Tencent and NVIDIA open source TensorRT plug-in automatic generation tool TPAT

On March 25, 2022, the TensorRT plug-in automatic generation tool TPAT, developed by Tencent and NVIDIA, was officially announced as open source.

TensorRT is currently the most widely used GPU inference framework, but due to the limited number of supported operators, users face the pain point of handwriting plugins to support operators. TPAT can support all operators in the Open Neural Network Exchange (ONNX) format, and generate TensorRT plug-ins end-to-end. While liberating labor costs, the performance is comparable to handwriting.

TPAT Github address: https://github.com/Tencent/TPAT

background

TensorRT is the fastest GPU inference engine today, which enables low-latency and high-throughput deployment of deep learning models on GPUs. It supports mainstream deep learning frameworks such as Caffe, TensorFlow, Mxnet, and Pytorch, and is developed and maintained by NVIDIA. Almost all GPU inference businesses in the industry use TensorRT.

However, TensorRT also has shortcomings, that is, its deployment process is cumbersome, so the model provided by the algorithm engineer needs to be deployed and launched by the system engineer, which is very time-consuming and labor-intensive. In traditional TensorRT workflows, handwritten plugins are often the most time-consuming part.


Difficulties in TensorRT handwritten operator
plugins⦁ TensorRT officially only supports very limited common operators (Conv/FC/BN/Relu…), for unsupported operators, users need handwritten plugins to implement;
⦁ The writing of plugins requires GPU and cuda Knowledge, NVIDIA engineers usually need 1~2 weeks to write an operator implementation; if the model contains multiple unsupported operators, it takes more time to write and debug plugins one by one.

TPAT overview

TPAT realizes the automatic generation of TensorRT plug-ins, and the deployment and launch of TensorRT can be basically streamlined and no longer requires manual participation.
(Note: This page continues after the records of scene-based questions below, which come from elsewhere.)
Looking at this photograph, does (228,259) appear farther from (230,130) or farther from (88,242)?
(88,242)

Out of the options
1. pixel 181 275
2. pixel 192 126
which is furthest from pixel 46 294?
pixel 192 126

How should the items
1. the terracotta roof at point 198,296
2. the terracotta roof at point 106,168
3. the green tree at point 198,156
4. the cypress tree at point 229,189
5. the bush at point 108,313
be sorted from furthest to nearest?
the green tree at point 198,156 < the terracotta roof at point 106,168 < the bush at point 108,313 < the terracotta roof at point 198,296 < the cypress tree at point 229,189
The steps of handwritten plug-ins will be replaced by TPAT. It only takes 30-60 minutes for TPAT to automatically generate an operator plug-in (this time is used to search for the high-performance CUDA Kernel of the operator), so TensorRT will become a true end-to-end reasoning framework.

TPAT Highlights

⦁ Coverage: Supports all operators of onnx/tensorflow/pyTorch
⦁ Fully automatic: End-to-end fully automatic generation of user-specified TensorRT Plugin
⦁ High performance: The performance of most operators exceeds that of handwritten Plugin

Architecture design

TPAT accepts the ONNX-Model input by the user, specifies the operator and batch size that need to generate the TensorRT Plugin, based on the TVM deep learning compiler, performs AutoTune on fixed-shape operators, and automatically generates high-performance CUDA Kernel. CUDA Kernel and Runtime The necessary parameters are filled into the TensorRT Plugin template to generate a dynamic link library, which can be directly loaded into TensorRT to run.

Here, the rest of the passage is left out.